Opens a Tiling dialogue. From here you can see what options have been applied to an existing tiling, change them and toggle tile stacking.

[to-redo]

Tile edit mode

Tile types

Type Description
Wallpaper tiling These guides corresponds to the different wallpaper categories
Radial tiling These are to create radial patterns. They're basically arc segments with a direction.
Tiling along Path This is defined by a central axis, an attach point and 2 tile bounds. The central axis represents the path to which the tile will attach, basically a visual normal offset. The tile attaches to a specific node (say, the first node of the path) from the attach point, basically a visual tangential offset. The two bounds decide where the tile cuts off save for edge scenarios.

To enter Tile Edit mode, double-click on a tile. Exit by double-clicking elsewhere. The tile can be moved, resized and rotated using just the Transform (F1) tool, just like how rectangles and ellipses can be edited outside of their respective tools.
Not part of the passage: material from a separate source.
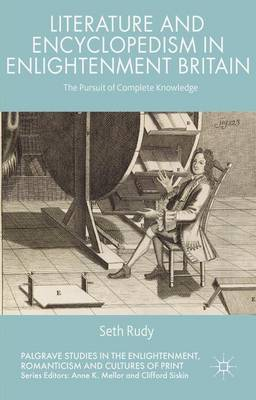 Literature and Encyclopedism in Enlightenment Britain: The Pursuit of Complete Knowledge - Palgrave Studies in the Enlightenment, Romanticism and the Cultures of Print (Hardback)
GUI proposal for the tile Edit mode for the Tiling Tool

Advanced users can then change the type of the base tile (example: from P1 to P2) in tile edit mode through the use of handles or drop-downs. These handles are not visible nor editable outside the tile edit mode (to avoid getting in the way).

(Veronica made a nice list of tiles for wallpapers and corresponding output previews, but the link died….)

Guide points and other guides

These features are there to help you design your tile pattern. Specifically, they're there to help design seamless tiles.

  • Guide points: When a guide point is created on one side of a guide, counterparts are automatically created on all other sides of the basic guide. All changes to the original will be reflected onto counterpart.
  • Guide segment: clicking and dragging on a guide point creates a guide segment, which also shows on all of the guide point's counterparts. The idea is to place a node on a guide point, snap its handle to the end of the segment, then repeat with the guide point's counterparts. When a "fuse" operation is applied, the result will be a perfectly smooth transition from one tile to the next.

See this javascript program for an approximate idea of how it'd behave. Note: programming-wise, the guide points don't actually do anything, they're just visual references. When Inkscape creates a "Fuse path" tiling, it just joins the nearest nodes. This means you can introduce slight dynamics and still have lines link up, though Inkscape can't guarantee the results in this case. Depending on the guide type, other types of guides are available (parallel lines, arcs etc.)

Render frame

Render frame feature for the tiling tool proposal

A render frame is a tiling outline allowing the user to manually choose which frames to render. This is made up of a "central" tile and additional tiles (so when dynamics are applied, they start with the central tile). By default the frame is rendered over the original tile, but is a separate object that can be moved around, rotated and resized.

Tile stacking

You can easily stack different tilings! Explanation of tile stacking feature for my tiling proposal

Inkscape will likely have an Effects stacking mechanism in the future. Whatever it is, tiling would also fit right into it.